In my travels, I came to understand the man as a reticent and somewhat reluctant politician.

He was never boastful like some politicians can be, and was in the mould of his gentleman father — the first governor of post-colonial Sarawak.

But don’t test his patience and underestimate him.

When he indicated that he might contest in Gedong, his detractors questioned his decision to move out from his state seat of Satok after 40 years.

He has developed Satok to what it is today. Kuching City North is now a role model.

In 1981, Abang Johari was given the task to develop Petra Jaya.

Today, Petra Jaya is the pride of the Kuching Malay community which revolves around Masjid Jamek — the State Mosque.

Petra Jaya also caters for the small Iban community at Siol Kandis.

But not long ago, it was a malaria-infested swamp forest and home to the jinn betendang — genies and naughty spirits.

Third chief minister of Sarawak Tun Abdul Rahman Yakub helped transform the landscape.

A bigger bridge was built across the Sarawak River, the Brooke era suspension bridge.

The north bank of the Sarawak River was where the Brunei sultanate built the Astana and ruled its Kingdom.

It was next to Fort Margherita — bastion of Malaysia’s elite Ranger Regiment and later Sarawak Police Field Force.

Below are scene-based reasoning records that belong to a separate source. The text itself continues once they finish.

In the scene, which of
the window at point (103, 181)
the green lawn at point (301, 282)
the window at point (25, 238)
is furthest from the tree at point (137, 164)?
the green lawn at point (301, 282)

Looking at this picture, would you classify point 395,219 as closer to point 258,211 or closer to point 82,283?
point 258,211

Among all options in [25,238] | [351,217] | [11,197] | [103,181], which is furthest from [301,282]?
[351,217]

With the opening up of the north bank, there was development such as the Matang Troposcatter communications system with its streams carrying piped water to the city.

Needless to say, the infrastructure facilities and amenities have multiplied in new housing estates.

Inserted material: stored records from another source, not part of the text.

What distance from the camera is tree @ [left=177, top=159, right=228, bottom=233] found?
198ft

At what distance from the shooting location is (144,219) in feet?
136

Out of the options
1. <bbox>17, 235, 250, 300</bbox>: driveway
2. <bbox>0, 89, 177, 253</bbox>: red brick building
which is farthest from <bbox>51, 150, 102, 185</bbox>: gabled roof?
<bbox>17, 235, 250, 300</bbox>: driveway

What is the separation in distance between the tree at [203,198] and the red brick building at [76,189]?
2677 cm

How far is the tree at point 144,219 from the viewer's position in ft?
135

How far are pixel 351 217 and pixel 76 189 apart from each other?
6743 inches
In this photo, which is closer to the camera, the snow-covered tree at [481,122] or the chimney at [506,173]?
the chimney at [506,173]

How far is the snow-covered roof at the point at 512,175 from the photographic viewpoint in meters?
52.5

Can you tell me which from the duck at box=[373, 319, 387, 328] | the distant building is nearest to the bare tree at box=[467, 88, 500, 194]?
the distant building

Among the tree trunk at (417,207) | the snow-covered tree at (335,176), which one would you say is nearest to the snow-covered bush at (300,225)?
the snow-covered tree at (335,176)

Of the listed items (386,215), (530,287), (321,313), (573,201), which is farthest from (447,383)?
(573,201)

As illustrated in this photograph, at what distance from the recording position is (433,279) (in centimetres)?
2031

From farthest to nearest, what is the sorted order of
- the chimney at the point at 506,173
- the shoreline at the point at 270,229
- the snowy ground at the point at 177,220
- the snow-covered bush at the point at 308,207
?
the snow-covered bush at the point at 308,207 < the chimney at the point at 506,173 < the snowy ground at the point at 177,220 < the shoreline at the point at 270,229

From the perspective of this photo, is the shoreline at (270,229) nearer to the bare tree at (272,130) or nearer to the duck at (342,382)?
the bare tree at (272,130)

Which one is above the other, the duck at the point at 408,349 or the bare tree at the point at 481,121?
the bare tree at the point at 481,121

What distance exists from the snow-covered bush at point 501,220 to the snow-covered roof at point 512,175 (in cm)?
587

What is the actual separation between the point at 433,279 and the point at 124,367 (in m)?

Today, the Damai peninsular, revolving around the ancient city of Santubong has become a world-famous location with its Rainforest Music Festival.

Petra Jaya is also the seat of Sarawak government — thanks to Tun Rahman who set up a Minangkabau style edifice in the 1970s.

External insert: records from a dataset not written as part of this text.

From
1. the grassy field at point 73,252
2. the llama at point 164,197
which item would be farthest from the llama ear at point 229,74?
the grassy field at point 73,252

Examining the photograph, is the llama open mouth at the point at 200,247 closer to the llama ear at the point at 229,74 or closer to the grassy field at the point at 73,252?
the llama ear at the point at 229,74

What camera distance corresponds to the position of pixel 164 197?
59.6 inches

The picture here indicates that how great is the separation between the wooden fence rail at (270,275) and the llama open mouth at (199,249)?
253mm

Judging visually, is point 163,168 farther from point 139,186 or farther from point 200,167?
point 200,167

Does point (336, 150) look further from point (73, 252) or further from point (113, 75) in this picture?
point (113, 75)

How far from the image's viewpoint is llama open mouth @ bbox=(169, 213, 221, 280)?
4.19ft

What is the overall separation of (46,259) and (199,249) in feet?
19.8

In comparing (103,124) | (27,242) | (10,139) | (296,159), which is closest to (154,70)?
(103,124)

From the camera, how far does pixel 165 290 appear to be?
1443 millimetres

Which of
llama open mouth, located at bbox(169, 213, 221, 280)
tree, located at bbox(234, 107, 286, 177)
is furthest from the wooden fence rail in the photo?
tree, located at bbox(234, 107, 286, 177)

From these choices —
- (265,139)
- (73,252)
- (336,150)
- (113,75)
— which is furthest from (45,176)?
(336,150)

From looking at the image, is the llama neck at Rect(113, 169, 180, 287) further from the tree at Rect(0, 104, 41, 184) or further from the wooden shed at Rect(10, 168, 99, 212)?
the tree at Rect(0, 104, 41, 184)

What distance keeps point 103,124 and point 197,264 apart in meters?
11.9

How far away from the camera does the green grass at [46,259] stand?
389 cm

When nephew Taib took over, a new Dewan Undangan Negeri (DUN) was built on the riverbank facing Kuching City South.

Abang Johari, who was born in Limbang on August 4, 1950, studied at Merpati Jepang Primary School, Kuching where aristocrat Malays sent their children.

After his Senior Cambridge at St Thomas’ in 1967, he went on to earn a masters’ degree from Henly college.

From the onset, he was always a people’s man and in early 70s was active in youth organisations.

A favourite of Chief Minister Tun Rahman, he helped establish the Sarawak United National Youth Organisation (Saberkas). 

It was Tun Rahman who persuaded the young man to join PBB, a component of the BN.

At the age of 27, he was appointed as PBB Youth chief and in 1981 became the assemblyman for Satok — the heartland of the Kuching Malay community.

It was Tun Rahman who persuaded him to take over from Datu Bandar Abang Abu Bakar, a founder member of Malaysia and an uncle.

Initially, Abang Johari declined the offer — he felt it was too heavy a burden to carry!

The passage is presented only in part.